In my fall semester of college, I was diagnosed with bipolar disorder and had to suddenly parse out symptoms I had experienced most of my eighteen years. To help my therapist, I read old journals, emails, asked my friends and family to clarify my memory’s blind spots. I sorted through my very own existence, trying to write a coherent narrative (“patient history”) that would help me pull out of my emotional agony. And eventually I did.
When I started writing more seriously, I thought back to Proust and Salinger and to two of my recent favorite novels, Donna Tartt’s The Goldfinch (2013) and The Secret History (1992). Each narrator uses a similar framework. Theo, the hero of The Goldfinch, attempts to make sense of the trauma that has dominated his life since the day his mother was killed in a terrorist attack when he was a young teenager. Likewise, The Secret History is an account by protagonist and narrator, Richard, of the intense friendships he had in college. As I have sought to define my own writer’s voice, these books have influenced my fiction for young adults.

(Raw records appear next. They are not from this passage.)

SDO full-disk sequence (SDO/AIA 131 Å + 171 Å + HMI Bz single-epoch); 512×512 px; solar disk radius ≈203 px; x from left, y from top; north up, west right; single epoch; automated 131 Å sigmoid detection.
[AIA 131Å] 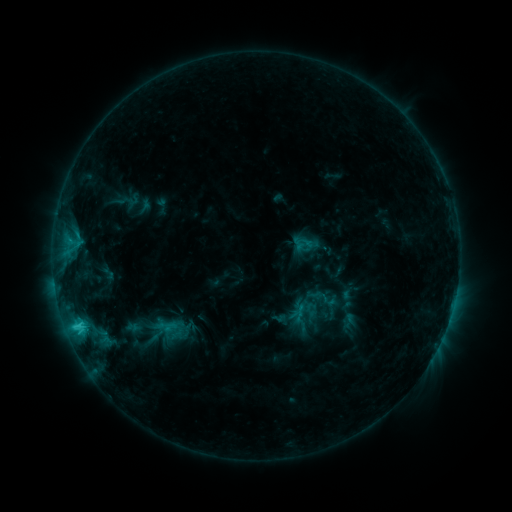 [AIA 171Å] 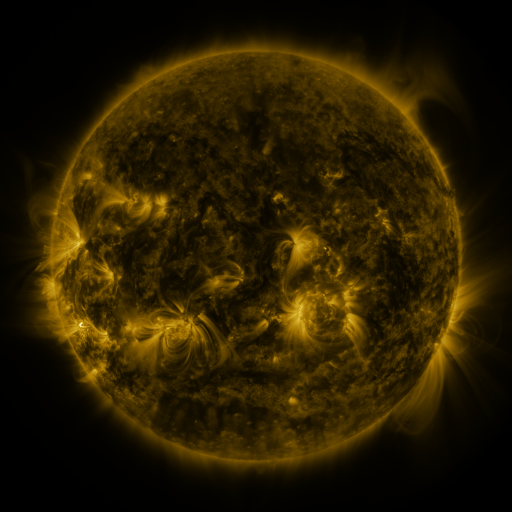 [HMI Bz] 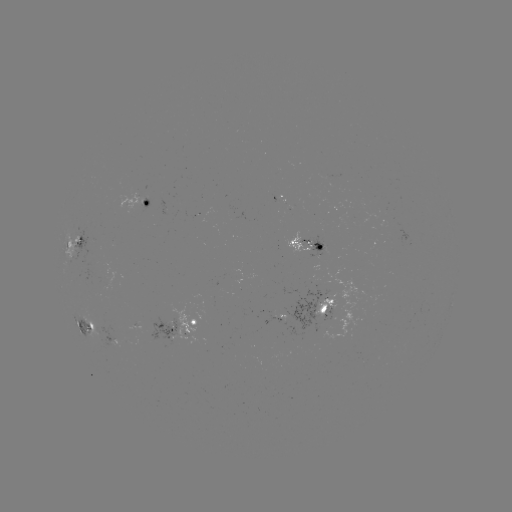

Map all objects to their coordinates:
sigmoid: (167, 330)
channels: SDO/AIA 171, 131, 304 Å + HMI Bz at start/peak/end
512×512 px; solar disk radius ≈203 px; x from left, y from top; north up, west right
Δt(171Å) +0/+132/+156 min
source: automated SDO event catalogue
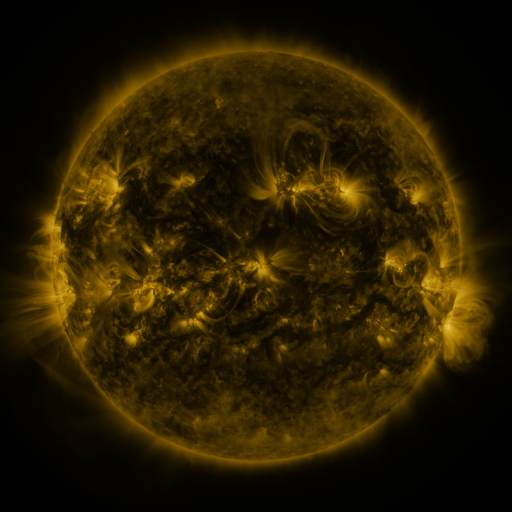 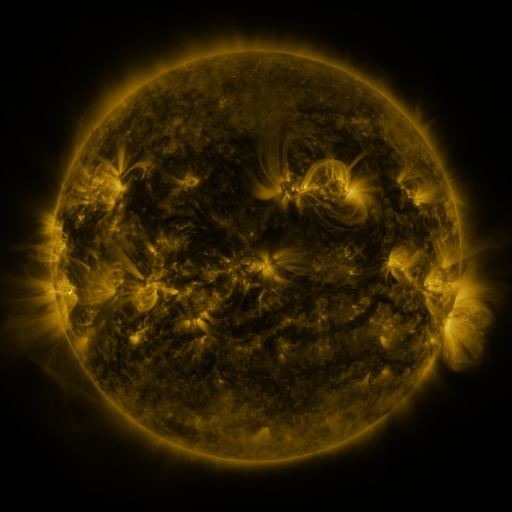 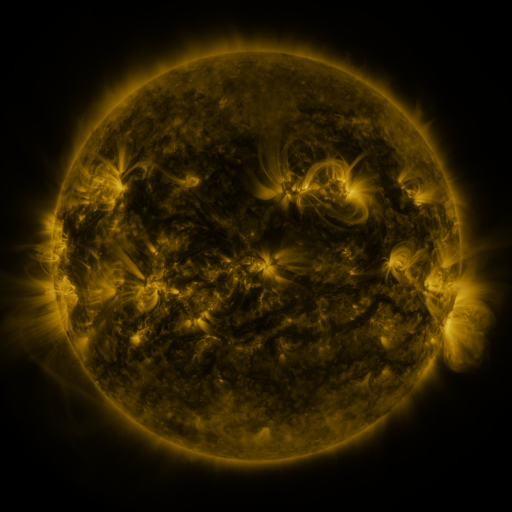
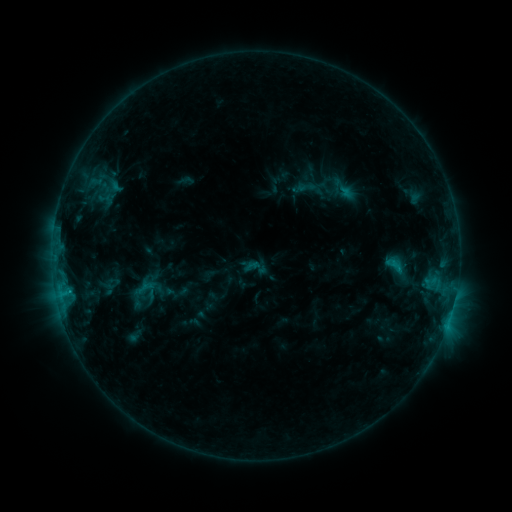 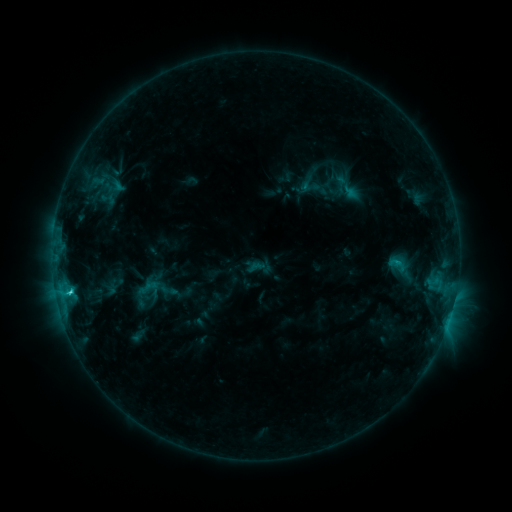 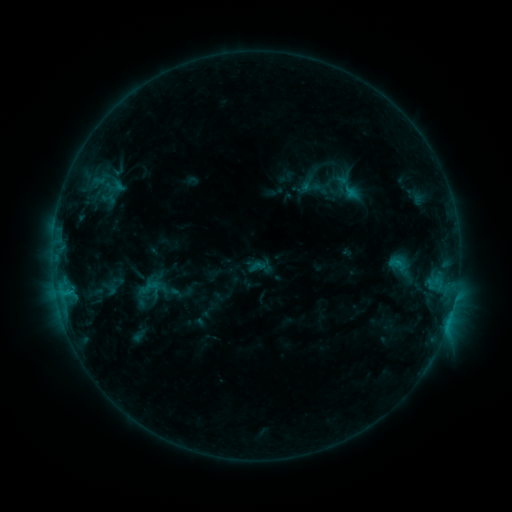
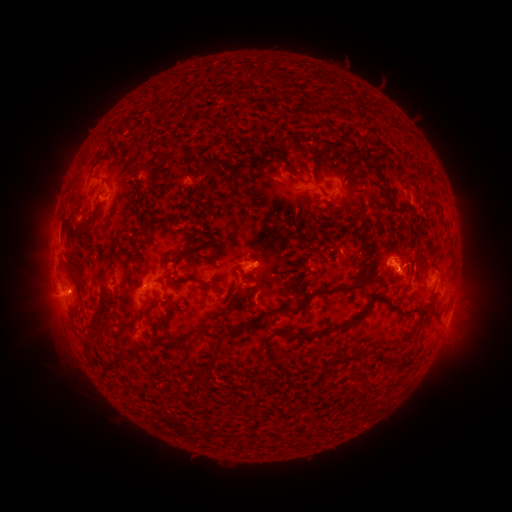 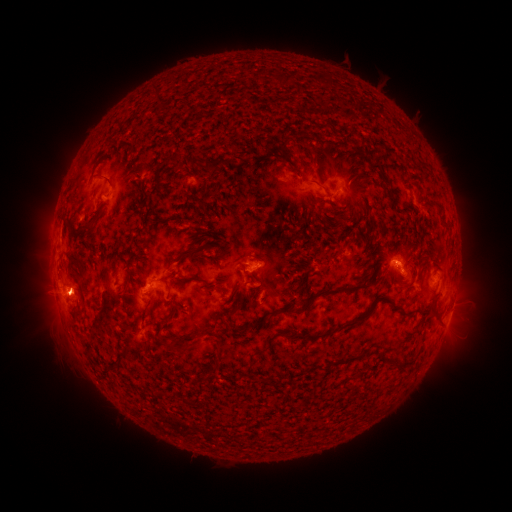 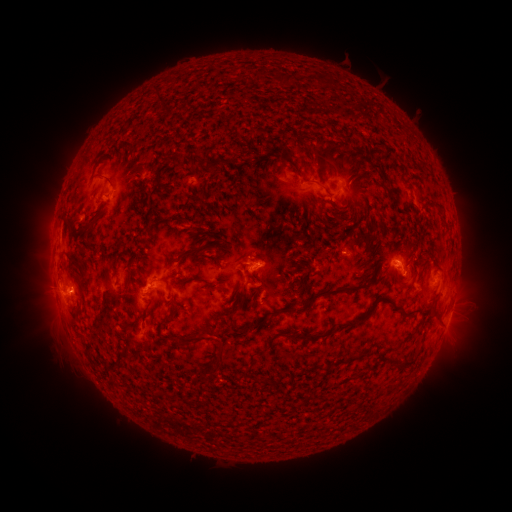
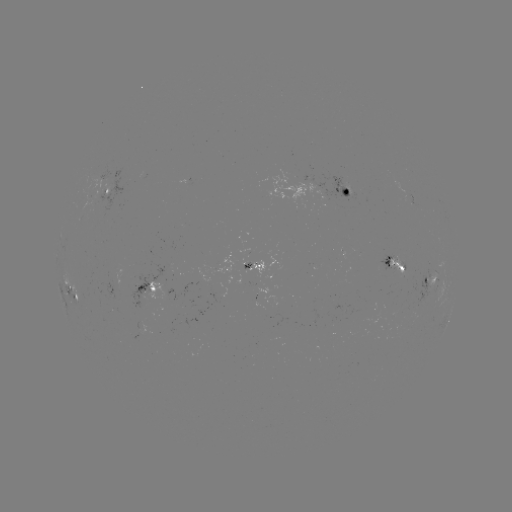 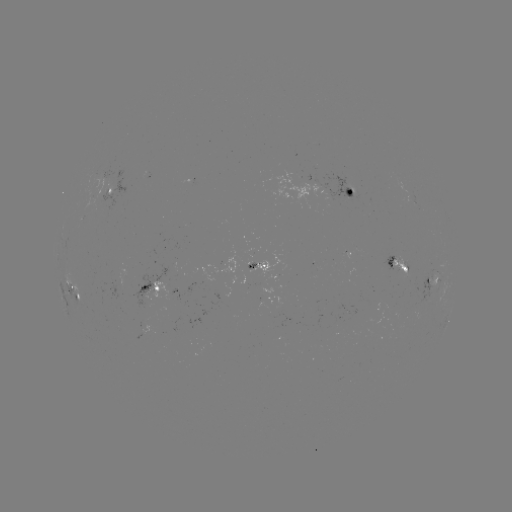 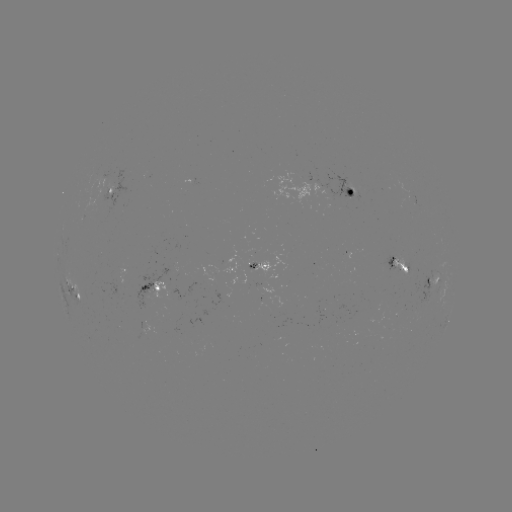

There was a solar emerging-flux region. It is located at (310, 183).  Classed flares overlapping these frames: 1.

Many young adult novels I read are written in present tense. The events are happening to the characters in real time. Yet I have resisted using the present tense because adolescence is one of the very first times we start looking at our lives as a story—one we can write to sort out our past, and define our own future. In the opening paragraphs of the contemporary YA romance I am writing, Charlotte notes how her mental health challenges are packaged to fit into her father’s journey from Appalachian son to decorated marine, law student, and congressman running for the presidency. Charlotte’s attempt to take control of her life and her narrative—moving from being just a secondary character in other people’s stories to the protagonist of her journey—makes her a dynamic heroine. Charlotte has always wanted to be a writer, but in this novel, she realizes how she can be the author of her image, her relationships, and her future. One of the messages I want to convey to young adult readers is that you don’t have to be defined by anyone else. You can be the author of your own life.
To return to The Fault in Our Stars, Hazel’s narration is so important because it implies that Hazel, at least for some time, has survived, that she has processed her grief and can view an extraordinarily painful chapter of her life with hindsight, that she can write Gus’ story, not someone who did not know him. Hazel’s story is a memorial to Gus. Through Hazel, Gus will be remembered as more than just an anonymous statistic or a handsome face in a newspaper obituary picture. He will be remembered as the complicated young man who taught her to walk straight into the war zone that first—and last—love envelops us in. As much as Hazel’s story focuses on Gus, the last lines show her own growth as she has learned to embrace love and intimacy. She will die one day. So will the reader. So live life and make it your own. Write your story. That is the kind of message I strive to convey in my fiction.
Works Cited
Green, John. The Fault in Our Stars. Penguin, 2012.
Salinger, J. D. The Catcher in the Rye. Little, Brown, 1951.